Through a low ivy covered gateway of stone, Emily entered the quiet place. There were no massive railings, and lofty monuments, and no costly devices, but God had made this place very beautiful—flowers were blooming along the well trodden paths, and around the last resting places of the dead. Here and there arose a simple shaft or a light column, and the graves of the household were bordered by a green hedge or surrounded by shadowing trees.

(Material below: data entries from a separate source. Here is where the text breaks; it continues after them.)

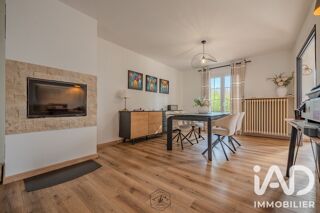  Maison à vendre 5 pièces 122 m²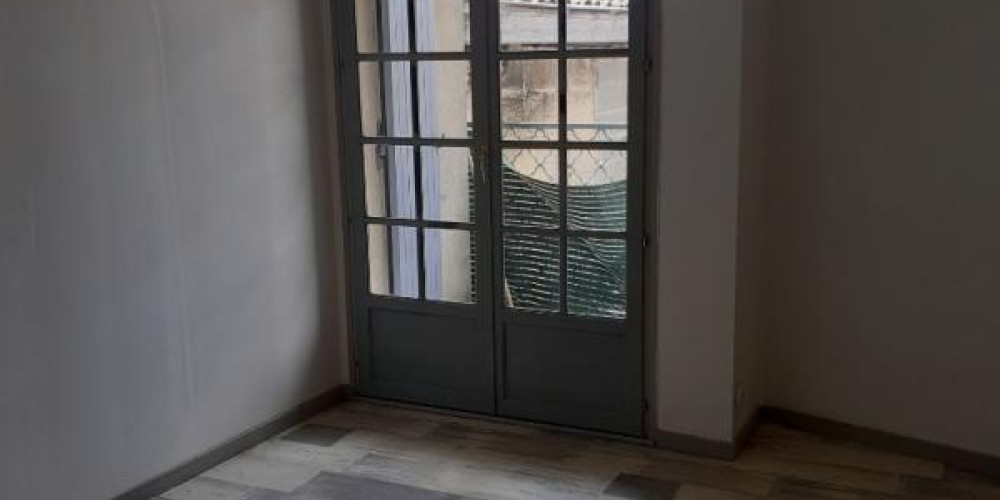 appartement à CADILLAC (33410)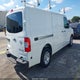 1N6BF0KY6HN808147 2017 Nissan Nv Cargo Nv2500 Hd Sv V6 auction photo thumbnail 4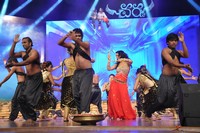 Varna Movie Audio Launch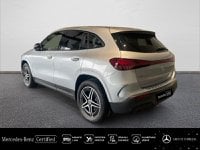 Voitures D'occasion À Quimper | Mercedes-Benz Eqa 250+ 190Ch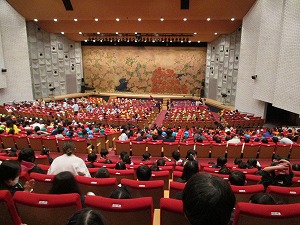 観劇 (3)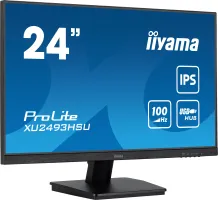 Photo de Iiyama ProLite XU2493HSU-B6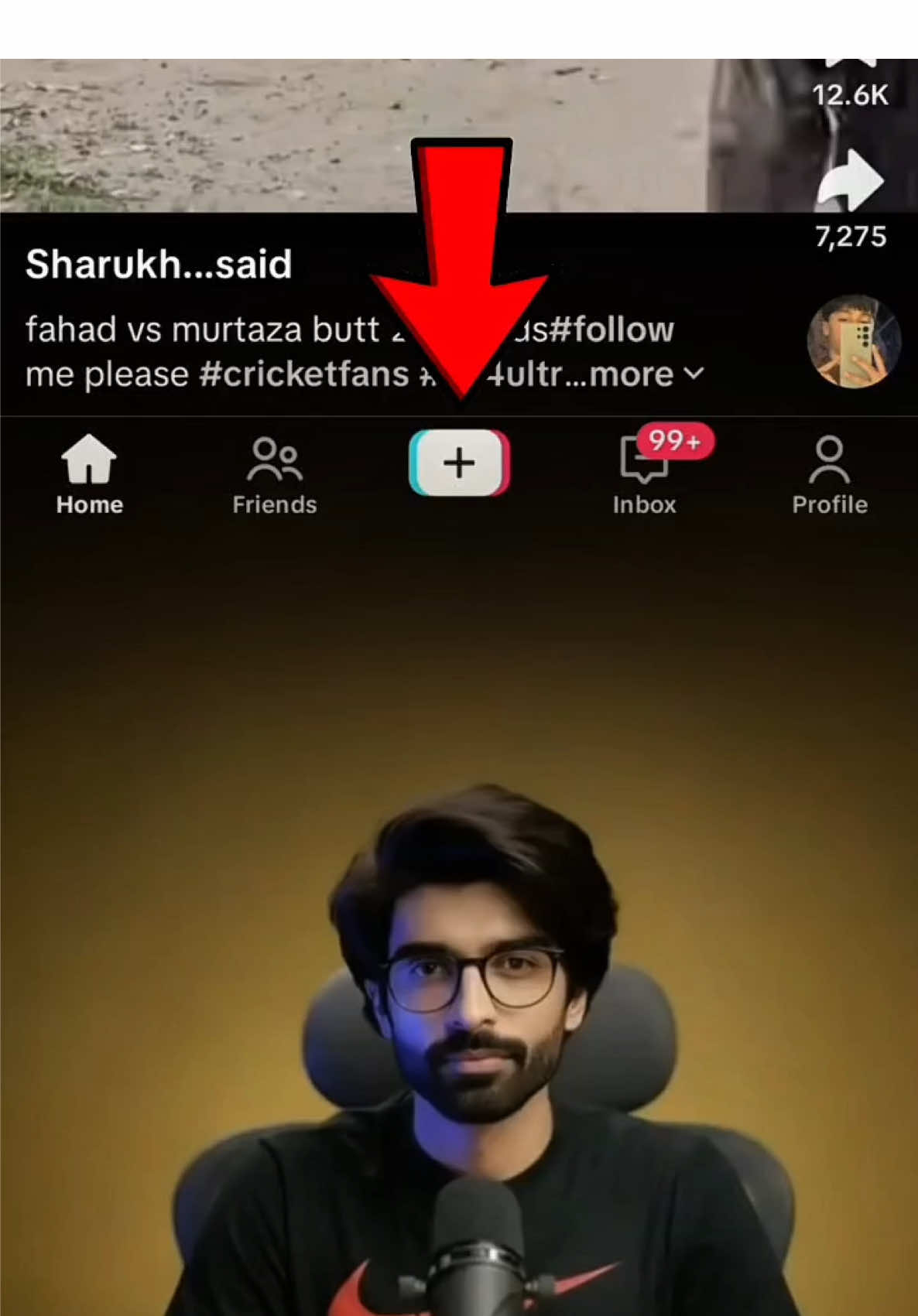 TikTok 8k Effect 🤯✅ #foryou #shortsinfinity #techtips #fypシ゚ #foryoupagе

As Emily passed through the familiar walks, she came suddenly to a grave in the remote corner of the cemetery, beside which sat a solitary mourner. A small white slab lay upon the centre of the green mound and at its head grew a rose bush in bloom, bending, till its weight of white buds and blossoms touched the long bright grass upon the grave. Emily was attracted by its simple beauty, and drawing near, she stooped down and read upon the marble slab, “Dear Mina.” Her young eyes filled instantly with tears, for she knew that it was the darling child of a lady who to her was a stranger. As she turned away from the spot she met a lady approaching, who passed her and kneeled down beside the grave. She thought she would speak to the lady, and with tender sympathy she asked, “Was it your child?”
The lady, who was deep in thought, looked up at the sound of Emily’s earnest voice, and answered, softly, “Yes; ‘Dear Mina’ was my only child.” This interview led Emily to an acquaintance with the sorrowing mother, which caused her never to forget her morning ramble. She was a good woman, and at the decease of Emily’s mother became her Christian companion and instructor.
* * * * *
I doubt whether he will find the way to heaven who desires to go there alone: all heavenly hearts are charitable: enlightened souls cannot but diffuse their rays. I will, if I can, do something for others and for heaven; not to merit by it, but to express my gratitude. Though I cannot do what I would, I will labor to do what I can.—Feltham.